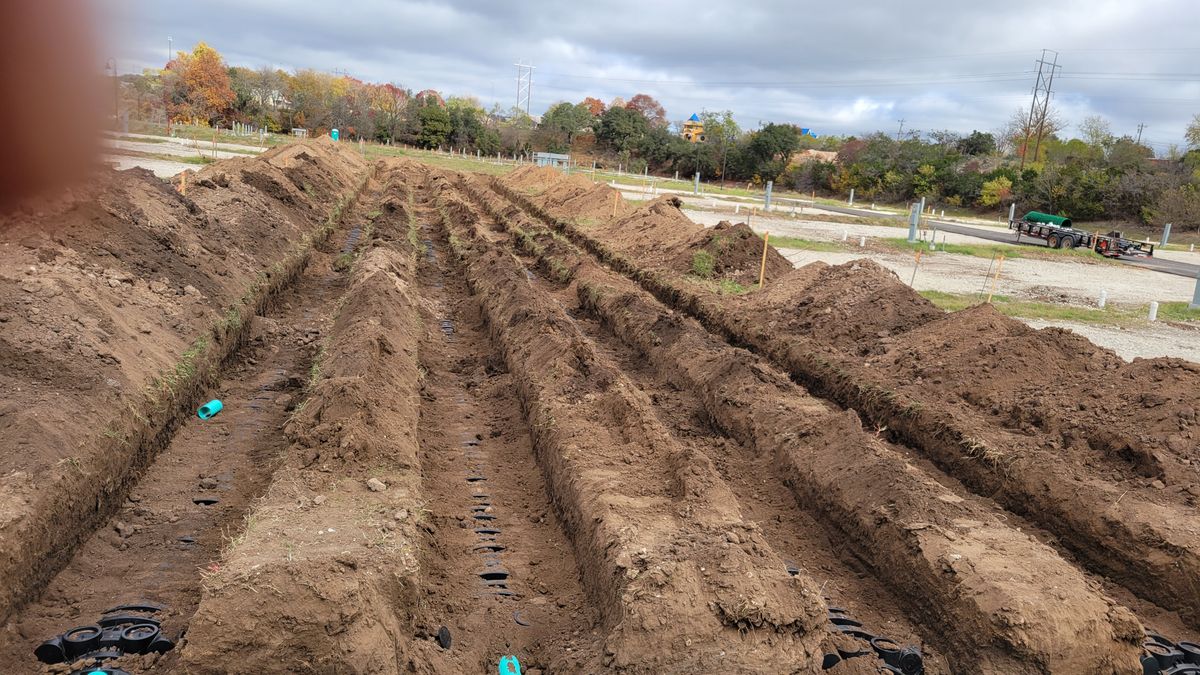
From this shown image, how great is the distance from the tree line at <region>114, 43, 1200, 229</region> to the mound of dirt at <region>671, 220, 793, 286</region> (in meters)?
30.0

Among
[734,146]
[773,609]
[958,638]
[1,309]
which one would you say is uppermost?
[734,146]

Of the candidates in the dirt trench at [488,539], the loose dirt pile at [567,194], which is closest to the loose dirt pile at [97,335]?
the dirt trench at [488,539]

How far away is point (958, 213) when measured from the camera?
61812 mm

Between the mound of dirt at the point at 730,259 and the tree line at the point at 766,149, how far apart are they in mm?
30006

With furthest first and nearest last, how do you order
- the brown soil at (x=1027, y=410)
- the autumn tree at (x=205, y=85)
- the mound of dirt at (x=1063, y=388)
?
the autumn tree at (x=205, y=85) → the mound of dirt at (x=1063, y=388) → the brown soil at (x=1027, y=410)

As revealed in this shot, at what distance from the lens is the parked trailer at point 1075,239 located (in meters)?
32.6

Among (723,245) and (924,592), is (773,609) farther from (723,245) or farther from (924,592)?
(723,245)

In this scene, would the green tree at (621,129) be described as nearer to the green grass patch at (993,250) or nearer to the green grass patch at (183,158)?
the green grass patch at (183,158)

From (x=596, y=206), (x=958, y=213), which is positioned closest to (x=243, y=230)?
(x=596, y=206)

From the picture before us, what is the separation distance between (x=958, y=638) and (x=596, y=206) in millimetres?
25137

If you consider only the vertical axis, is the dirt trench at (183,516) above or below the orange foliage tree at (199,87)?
below

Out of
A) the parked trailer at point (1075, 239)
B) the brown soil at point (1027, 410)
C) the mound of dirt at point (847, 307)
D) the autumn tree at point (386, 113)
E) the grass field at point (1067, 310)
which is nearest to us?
the brown soil at point (1027, 410)

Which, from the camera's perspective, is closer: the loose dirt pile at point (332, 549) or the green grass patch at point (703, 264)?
the loose dirt pile at point (332, 549)

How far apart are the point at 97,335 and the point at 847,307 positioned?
10.9 m
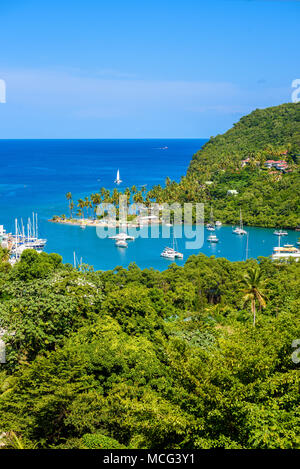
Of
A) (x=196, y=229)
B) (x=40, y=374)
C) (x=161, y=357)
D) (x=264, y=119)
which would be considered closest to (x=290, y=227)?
(x=196, y=229)

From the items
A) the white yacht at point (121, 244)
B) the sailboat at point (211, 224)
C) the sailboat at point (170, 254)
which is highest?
the sailboat at point (211, 224)

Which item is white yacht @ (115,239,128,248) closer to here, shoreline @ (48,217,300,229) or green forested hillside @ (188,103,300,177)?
shoreline @ (48,217,300,229)

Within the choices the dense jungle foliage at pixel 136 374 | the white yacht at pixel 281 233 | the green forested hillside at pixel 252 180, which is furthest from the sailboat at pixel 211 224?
the dense jungle foliage at pixel 136 374

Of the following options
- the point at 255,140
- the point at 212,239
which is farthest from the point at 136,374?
the point at 255,140

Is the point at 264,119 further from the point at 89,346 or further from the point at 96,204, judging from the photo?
the point at 89,346

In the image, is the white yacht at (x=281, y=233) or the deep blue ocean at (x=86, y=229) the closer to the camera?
the deep blue ocean at (x=86, y=229)

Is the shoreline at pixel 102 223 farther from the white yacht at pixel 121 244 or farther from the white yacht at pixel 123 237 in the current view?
the white yacht at pixel 121 244

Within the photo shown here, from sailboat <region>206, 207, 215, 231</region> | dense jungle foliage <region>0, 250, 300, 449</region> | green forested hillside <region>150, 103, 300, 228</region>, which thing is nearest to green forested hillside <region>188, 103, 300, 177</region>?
green forested hillside <region>150, 103, 300, 228</region>

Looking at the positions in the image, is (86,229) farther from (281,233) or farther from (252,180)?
(252,180)
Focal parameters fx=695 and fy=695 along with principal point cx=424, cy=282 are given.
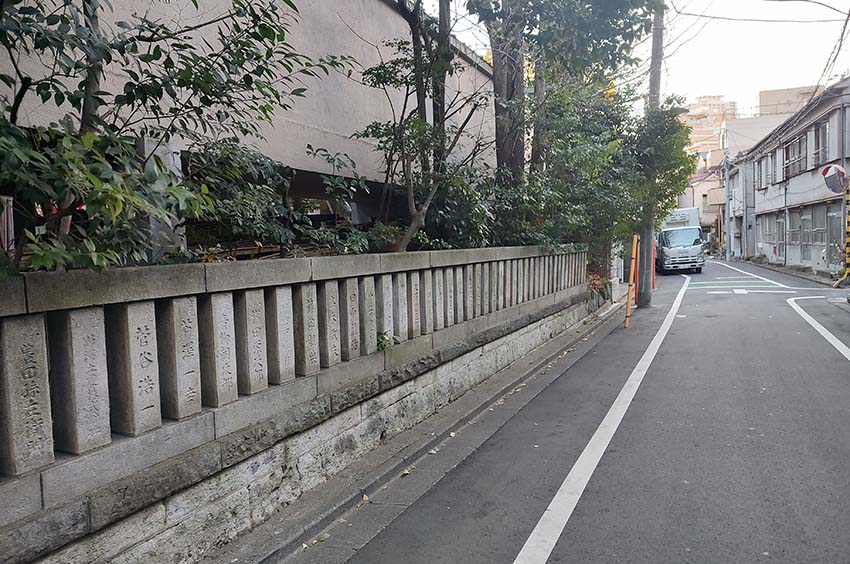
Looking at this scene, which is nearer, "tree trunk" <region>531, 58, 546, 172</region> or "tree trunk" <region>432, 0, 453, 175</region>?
"tree trunk" <region>432, 0, 453, 175</region>

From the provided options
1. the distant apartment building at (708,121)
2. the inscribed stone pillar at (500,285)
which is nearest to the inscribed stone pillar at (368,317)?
the inscribed stone pillar at (500,285)

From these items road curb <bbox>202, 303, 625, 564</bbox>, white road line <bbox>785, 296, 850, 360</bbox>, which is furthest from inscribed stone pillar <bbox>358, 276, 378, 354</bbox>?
white road line <bbox>785, 296, 850, 360</bbox>

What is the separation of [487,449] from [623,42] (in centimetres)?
558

▶ [EXERCISE INSTRUCTIONS]: Using the records above, retype everything exactly except the pictures.

▶ [ANSWER FOR THE TASK]:
From this shown image, how great is the distance from the tree line at <region>114, 43, 1200, 229</region> to the mound of dirt at <region>671, 220, 793, 286</region> (in meters)?
30.0

Among
[734,146]
[773,609]
[958,638]
[1,309]
which one would you say is uppermost?
[734,146]

Of the candidates in the dirt trench at [488,539], the loose dirt pile at [567,194], which is closest to the loose dirt pile at [97,335]?
the dirt trench at [488,539]

How far away is point (958, 213) when measured from the camera?
61812 mm

Between the mound of dirt at the point at 730,259 and the tree line at the point at 766,149, how far apart are they in mm?
30006

With furthest first and nearest last, how do you order
- the brown soil at (x=1027, y=410)
- the autumn tree at (x=205, y=85)
- the mound of dirt at (x=1063, y=388)
?
the autumn tree at (x=205, y=85) → the mound of dirt at (x=1063, y=388) → the brown soil at (x=1027, y=410)

As revealed in this shot, at what distance from the lens is the parked trailer at point 1075,239 located (in meters)?
32.6

Among (723,245) and (924,592), is (773,609) farther from (723,245) or farther from (924,592)?
(723,245)

In this scene, would the green tree at (621,129) be described as nearer to the green grass patch at (993,250) or nearer to the green grass patch at (183,158)?
the green grass patch at (183,158)

From (x=596, y=206), (x=958, y=213), which is positioned closest to (x=243, y=230)?
(x=596, y=206)

From the picture before us, what is the separation distance between (x=958, y=638) and (x=596, y=206) in millimetres?
25137

If you consider only the vertical axis, is the dirt trench at (183,516) above or below the orange foliage tree at (199,87)?
below

Out of
A) the parked trailer at point (1075, 239)
B) the brown soil at point (1027, 410)
C) the mound of dirt at point (847, 307)
D) the autumn tree at point (386, 113)
E) the grass field at point (1067, 310)
which is nearest to us?
the brown soil at point (1027, 410)

Which, from the camera's perspective, is closer: the loose dirt pile at point (332, 549) or the green grass patch at point (703, 264)?
the loose dirt pile at point (332, 549)

How far apart are the point at 97,335 and the point at 847,307 positioned?
10.9 m
Of
A) (x=196, y=229)
B) (x=40, y=374)
C) (x=161, y=357)
D) (x=264, y=119)
which would be considered closest to (x=290, y=227)?
(x=196, y=229)

From the items
A) the white yacht at point (121, 244)
B) the sailboat at point (211, 224)
C) the sailboat at point (170, 254)
which is highest?
the sailboat at point (211, 224)

Which item is white yacht @ (115,239,128,248) closer to here, shoreline @ (48,217,300,229) or green forested hillside @ (188,103,300,177)?
shoreline @ (48,217,300,229)

Within the choices the dense jungle foliage at pixel 136 374 | the white yacht at pixel 281 233 | the green forested hillside at pixel 252 180, which is furthest from the sailboat at pixel 211 224?
the dense jungle foliage at pixel 136 374

Of the following options
- the point at 255,140
- the point at 212,239
which is farthest from the point at 136,374?
the point at 255,140

Is the point at 264,119 further from the point at 89,346 or further from the point at 96,204, judging from the photo?
the point at 89,346

In the image, is the white yacht at (x=281, y=233) or the deep blue ocean at (x=86, y=229) the closer to the camera?
the deep blue ocean at (x=86, y=229)

Is the shoreline at pixel 102 223 farther from the white yacht at pixel 121 244 or farther from the white yacht at pixel 123 237 in the current view?
the white yacht at pixel 121 244

Within the photo shown here, from sailboat <region>206, 207, 215, 231</region> | dense jungle foliage <region>0, 250, 300, 449</region> | green forested hillside <region>150, 103, 300, 228</region>, which thing is nearest to green forested hillside <region>188, 103, 300, 177</region>?
green forested hillside <region>150, 103, 300, 228</region>

Looking at the positions in the image, is (86,229) farther from (281,233) or farther from (252,180)?
(252,180)
Focal parameters fx=695 and fy=695 along with principal point cx=424, cy=282 are given.
Looking at this scene, which is nearer, "tree trunk" <region>531, 58, 546, 172</region> or "tree trunk" <region>432, 0, 453, 175</region>?
"tree trunk" <region>432, 0, 453, 175</region>

From the provided options
1. the distant apartment building at (708,121)
2. the inscribed stone pillar at (500,285)
which is nearest to the inscribed stone pillar at (368,317)?
the inscribed stone pillar at (500,285)

From these items road curb <bbox>202, 303, 625, 564</bbox>, white road line <bbox>785, 296, 850, 360</bbox>, which is furthest from inscribed stone pillar <bbox>358, 276, 378, 354</bbox>?
white road line <bbox>785, 296, 850, 360</bbox>

What is the separation of [487,449] from [623,42] (in centimetres)?
558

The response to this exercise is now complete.